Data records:
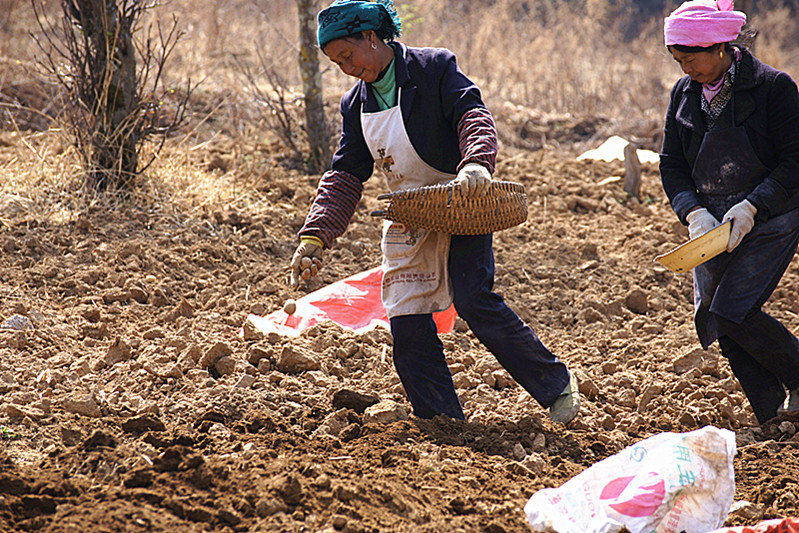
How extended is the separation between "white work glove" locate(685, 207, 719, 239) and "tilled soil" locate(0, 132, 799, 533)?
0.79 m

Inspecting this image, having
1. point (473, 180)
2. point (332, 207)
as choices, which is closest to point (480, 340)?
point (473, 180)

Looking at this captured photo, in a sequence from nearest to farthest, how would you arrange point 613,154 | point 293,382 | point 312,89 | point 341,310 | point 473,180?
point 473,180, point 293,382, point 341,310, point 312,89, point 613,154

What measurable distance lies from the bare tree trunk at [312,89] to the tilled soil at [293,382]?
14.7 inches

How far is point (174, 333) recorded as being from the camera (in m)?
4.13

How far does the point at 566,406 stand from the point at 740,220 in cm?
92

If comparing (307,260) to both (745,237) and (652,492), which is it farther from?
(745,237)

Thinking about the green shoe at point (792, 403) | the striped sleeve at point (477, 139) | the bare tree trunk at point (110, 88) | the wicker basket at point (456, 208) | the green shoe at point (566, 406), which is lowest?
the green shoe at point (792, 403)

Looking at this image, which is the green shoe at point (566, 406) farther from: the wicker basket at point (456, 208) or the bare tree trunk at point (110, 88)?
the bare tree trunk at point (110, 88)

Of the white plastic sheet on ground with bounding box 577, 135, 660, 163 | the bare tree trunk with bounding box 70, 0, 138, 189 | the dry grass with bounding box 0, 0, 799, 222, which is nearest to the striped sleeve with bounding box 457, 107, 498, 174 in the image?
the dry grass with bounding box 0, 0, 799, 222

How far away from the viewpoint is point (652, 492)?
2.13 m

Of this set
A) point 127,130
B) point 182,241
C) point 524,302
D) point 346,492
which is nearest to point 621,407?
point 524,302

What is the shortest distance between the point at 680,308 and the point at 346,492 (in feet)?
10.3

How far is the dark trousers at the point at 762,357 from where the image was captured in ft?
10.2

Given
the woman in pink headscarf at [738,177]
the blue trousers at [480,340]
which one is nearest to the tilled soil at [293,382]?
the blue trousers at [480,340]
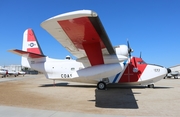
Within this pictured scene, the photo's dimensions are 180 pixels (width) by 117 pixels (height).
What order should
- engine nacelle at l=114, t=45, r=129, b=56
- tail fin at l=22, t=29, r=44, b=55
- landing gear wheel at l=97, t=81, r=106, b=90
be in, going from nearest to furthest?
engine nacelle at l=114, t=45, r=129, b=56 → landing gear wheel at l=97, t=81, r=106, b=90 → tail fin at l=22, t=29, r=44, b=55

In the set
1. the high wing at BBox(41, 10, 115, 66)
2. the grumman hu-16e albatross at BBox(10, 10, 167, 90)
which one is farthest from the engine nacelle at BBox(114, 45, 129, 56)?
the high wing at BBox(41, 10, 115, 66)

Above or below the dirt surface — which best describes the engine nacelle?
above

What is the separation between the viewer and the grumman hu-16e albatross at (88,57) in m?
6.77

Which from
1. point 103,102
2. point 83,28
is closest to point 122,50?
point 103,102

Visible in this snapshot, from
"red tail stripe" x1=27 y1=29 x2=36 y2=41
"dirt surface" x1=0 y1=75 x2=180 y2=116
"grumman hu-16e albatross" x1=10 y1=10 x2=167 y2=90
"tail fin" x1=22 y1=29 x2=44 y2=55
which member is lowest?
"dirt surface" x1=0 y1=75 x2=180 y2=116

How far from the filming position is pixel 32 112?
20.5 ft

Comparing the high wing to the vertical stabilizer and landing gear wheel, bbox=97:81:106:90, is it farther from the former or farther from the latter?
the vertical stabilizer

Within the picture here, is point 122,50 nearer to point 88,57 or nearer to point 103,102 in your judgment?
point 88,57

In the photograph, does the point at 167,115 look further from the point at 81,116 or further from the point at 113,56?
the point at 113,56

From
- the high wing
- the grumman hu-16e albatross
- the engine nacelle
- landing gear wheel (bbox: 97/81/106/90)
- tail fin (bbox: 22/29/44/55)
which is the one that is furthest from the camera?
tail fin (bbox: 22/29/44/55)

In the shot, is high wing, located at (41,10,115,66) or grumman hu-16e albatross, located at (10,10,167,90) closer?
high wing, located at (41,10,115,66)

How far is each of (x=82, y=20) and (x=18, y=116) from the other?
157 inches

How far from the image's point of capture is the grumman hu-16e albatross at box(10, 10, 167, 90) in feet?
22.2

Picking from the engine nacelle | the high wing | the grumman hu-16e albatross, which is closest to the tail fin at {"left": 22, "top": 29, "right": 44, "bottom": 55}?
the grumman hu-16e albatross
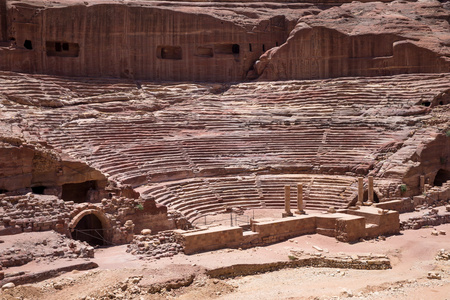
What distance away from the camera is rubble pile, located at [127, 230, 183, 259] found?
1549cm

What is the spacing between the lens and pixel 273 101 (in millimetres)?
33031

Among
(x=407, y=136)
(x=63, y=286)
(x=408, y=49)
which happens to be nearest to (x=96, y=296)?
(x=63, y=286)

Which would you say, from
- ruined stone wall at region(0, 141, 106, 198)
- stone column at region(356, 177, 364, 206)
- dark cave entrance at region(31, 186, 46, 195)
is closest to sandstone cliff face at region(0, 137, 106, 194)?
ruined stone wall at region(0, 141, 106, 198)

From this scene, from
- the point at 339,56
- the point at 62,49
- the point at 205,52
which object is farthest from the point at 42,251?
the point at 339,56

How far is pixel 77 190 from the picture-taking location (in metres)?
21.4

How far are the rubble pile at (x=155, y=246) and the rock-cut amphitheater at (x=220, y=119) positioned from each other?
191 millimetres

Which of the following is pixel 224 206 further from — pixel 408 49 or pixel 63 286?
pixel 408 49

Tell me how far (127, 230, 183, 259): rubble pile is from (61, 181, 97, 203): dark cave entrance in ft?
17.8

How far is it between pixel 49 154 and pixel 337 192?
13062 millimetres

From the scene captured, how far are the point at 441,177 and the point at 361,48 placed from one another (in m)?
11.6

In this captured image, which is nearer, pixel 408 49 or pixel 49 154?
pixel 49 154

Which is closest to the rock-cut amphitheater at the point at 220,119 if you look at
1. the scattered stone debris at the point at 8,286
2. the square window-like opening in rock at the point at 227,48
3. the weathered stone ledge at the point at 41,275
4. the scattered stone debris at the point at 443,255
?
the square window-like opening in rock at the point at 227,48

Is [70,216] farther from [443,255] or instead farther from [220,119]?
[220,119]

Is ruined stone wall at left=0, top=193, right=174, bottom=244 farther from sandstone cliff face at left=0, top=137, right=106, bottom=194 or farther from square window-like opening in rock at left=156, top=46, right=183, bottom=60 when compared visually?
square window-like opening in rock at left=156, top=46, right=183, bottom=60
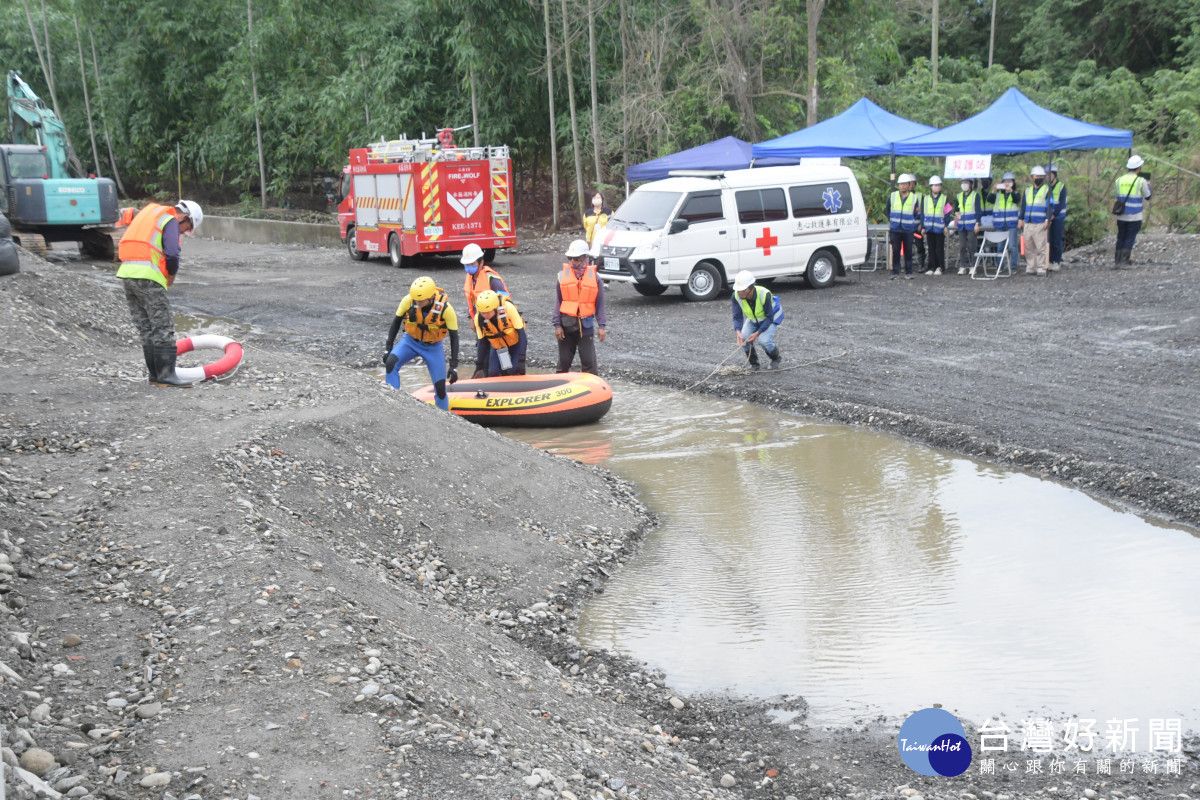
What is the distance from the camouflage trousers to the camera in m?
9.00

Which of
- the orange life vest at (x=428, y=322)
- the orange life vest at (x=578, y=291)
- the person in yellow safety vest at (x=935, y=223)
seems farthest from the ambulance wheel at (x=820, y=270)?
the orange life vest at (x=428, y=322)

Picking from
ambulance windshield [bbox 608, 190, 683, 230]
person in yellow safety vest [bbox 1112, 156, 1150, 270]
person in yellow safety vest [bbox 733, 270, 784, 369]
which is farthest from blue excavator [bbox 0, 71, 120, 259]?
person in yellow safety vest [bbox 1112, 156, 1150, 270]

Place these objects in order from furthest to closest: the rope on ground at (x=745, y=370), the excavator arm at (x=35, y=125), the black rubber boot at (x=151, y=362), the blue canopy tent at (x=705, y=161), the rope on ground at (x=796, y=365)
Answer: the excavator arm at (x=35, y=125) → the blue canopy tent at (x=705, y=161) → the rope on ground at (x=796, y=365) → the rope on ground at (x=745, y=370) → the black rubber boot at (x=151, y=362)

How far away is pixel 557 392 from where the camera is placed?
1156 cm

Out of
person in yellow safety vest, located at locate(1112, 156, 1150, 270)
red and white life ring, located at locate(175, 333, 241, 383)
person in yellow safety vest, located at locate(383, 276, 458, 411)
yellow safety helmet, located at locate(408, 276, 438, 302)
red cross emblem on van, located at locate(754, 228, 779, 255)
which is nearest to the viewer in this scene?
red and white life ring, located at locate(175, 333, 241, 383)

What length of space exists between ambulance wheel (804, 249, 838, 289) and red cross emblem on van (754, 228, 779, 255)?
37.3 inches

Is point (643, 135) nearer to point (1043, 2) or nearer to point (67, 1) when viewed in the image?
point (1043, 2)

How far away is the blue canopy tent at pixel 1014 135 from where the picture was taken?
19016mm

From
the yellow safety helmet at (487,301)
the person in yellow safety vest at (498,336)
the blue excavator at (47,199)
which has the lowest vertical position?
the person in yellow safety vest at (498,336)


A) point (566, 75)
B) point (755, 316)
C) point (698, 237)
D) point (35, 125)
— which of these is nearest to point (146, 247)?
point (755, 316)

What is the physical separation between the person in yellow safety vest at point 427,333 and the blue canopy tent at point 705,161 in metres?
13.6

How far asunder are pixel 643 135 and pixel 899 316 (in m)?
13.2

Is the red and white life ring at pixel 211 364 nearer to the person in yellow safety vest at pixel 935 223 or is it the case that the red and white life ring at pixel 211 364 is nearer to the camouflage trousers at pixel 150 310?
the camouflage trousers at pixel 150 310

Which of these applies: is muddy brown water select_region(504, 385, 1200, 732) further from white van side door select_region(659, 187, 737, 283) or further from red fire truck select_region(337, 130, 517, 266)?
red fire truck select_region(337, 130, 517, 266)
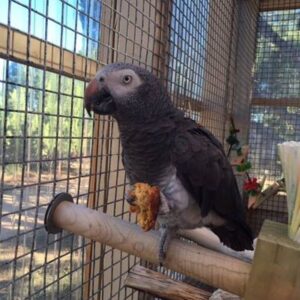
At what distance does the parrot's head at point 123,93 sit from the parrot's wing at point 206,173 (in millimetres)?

TO DO: Locate "Which of these applies: is" in the entries above. Copy, exactly and only, the lines from that line to the end, leaving out the pictures.

FINAL ANSWER:
Which of these applies: is muddy brown water select_region(504, 385, 1200, 732) further from white van side door select_region(659, 187, 737, 283) or further from red fire truck select_region(337, 130, 517, 266)?
red fire truck select_region(337, 130, 517, 266)
At what distance does the parrot's head at point 123,93 sit from the parrot's wing at point 206,173 (in millimetres)?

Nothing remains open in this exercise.